Excerto do documento —
--*--
Os jogos Kunio carregam uma grande dose de nostalgia e estão sempre presentes na minha bagagem emocional quando falo sobre videojogos. Isto, porque uma das minhas primeiras consolas não oficiais, foi um aparelho genérico composto por aquilo que aparentava ser um teclado, quando era na verdade uma motherboard disfarçada com um pedaço de plástico para entrada de cartuchos.
Foi assim, que conheci alguns jogos Kunio no final dos anos 90, num daqueles cartuchos mágicos que traziam mais de 100 jogos, muito deles repetidos, e em que só as cores das personagens trocavam, além de outros tantos em Japonês. Contextualizando, isto passou-se poucos anos depois da sua desenvolvedora Technōs Japan, ter declarado falência.
River City Saga (como é conhecido no mercado ocidental), agora propriedade da Arc System Works, já foi um grande sucesso por estes lados, mas principalmente no mercado nipónico. Esta franchise tinha jogos de diversos estilos: dodgeball, brawler, futebol, basquetebol, e muito mais. Isto apenas, na consola Nintendo Entretainment System, carinhosamente chamada Famicom no mercado a que foi apresentada. Mais tarde surgiram continuações, mas sem o impacto originado pela estranha novidade que facilmente se entranhou.
O que é certo, é que a Arc System decidiu ainda assim não desistir desta icónica saga, e aqui estamos, mais de 35 anos depois da origem, com o mais recente título a ser lançado: River City Saga: Three Kingdoms.
River City Saga: Three Kingdoms é tal como o nome indigita, uma viagem ao período dos Três Reinos na China, uma das eras mais decisivas e sangrentas da história do país. Este período, é extremamente romantizado na China, e a sua obra “Romance dos Três Reinos“ do século XIV, é quase leitura obrigatória e um dos quatro grandes romances históricos Chineses. O Ocidente já teve algumas provas desta romantização, principalmente nos videojogos localizados da Koei Tecmo, que se esforçam por uma história bem mais concisa dos acontecimentos mais marcantes dessa era.
River City Saga, apesar de conter alguns factos interessantes com referências presentes e comprovadas da obra original, como a revolta dos turbantes amarelos, e outros quantos personagens históricos, oferece-nos uma versão bem mais cómica e relaxada de todos os factos em apenas 6 capítulos, misturando ainda muita variedade de elementos (talvez até em demasia).
Bater em tudo o que mexe
Os anos passam, mas a base daquilo que é um jogo River City ainda não se converteu. Continuamos a assumir o nosso Kunio, agora de skin diferenciada e bem mais oriental, a espancar tudo o que procura por uma luta básica de rua, com a mesma paixão e precisão escorregadia de sempre.
À medida que vais progredindo com a experiência das pancadas que distribuis, poderás evoluir o teu personagem com foco no teu estilo de jogabilidade. O personagem usa os punhos, pontapés e armas. No meu caso, aloquei praticamente todos os meus pontos de evolução para os punhos do personagem, já que considero ser a mecânica de combate que responde com mais rapidez e efectividade. As combinações são imensas, desde o foco total numa dessas vertentes, ou achar o equilíbrio perfeito de combate.
--*--
Dados apresentados —

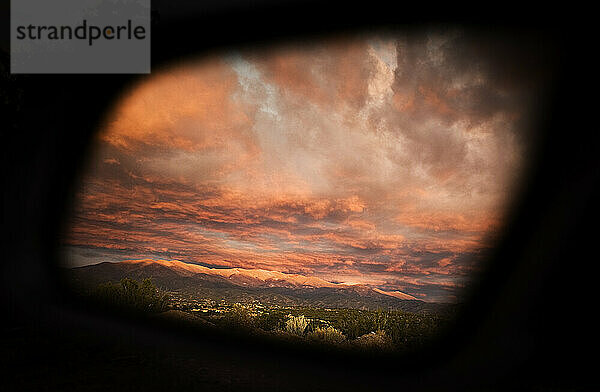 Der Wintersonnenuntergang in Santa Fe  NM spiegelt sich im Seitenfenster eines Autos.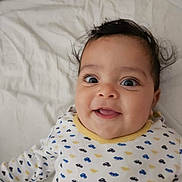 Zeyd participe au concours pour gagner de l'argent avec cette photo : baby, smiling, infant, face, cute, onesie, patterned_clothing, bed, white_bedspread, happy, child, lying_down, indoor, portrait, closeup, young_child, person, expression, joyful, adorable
--*--
Tarefas do exercício —
A) No texto sobre River City Saga, que empresa é agora proprietária da série?
B) Repete, por favor, o trecho do texto sobre River City Saga desde "O que é certo, é" até "Saga: Three Kingdoms.", inclusive.

Respostas —
A) A Arc System Works.

B)
O que é certo, é que a Arc System decidiu ainda assim não desistir desta icónica saga, e aqui estamos, mais de 35 anos depois da origem, com o mais recente título a ser lançado: River City Saga: Three Kingdoms.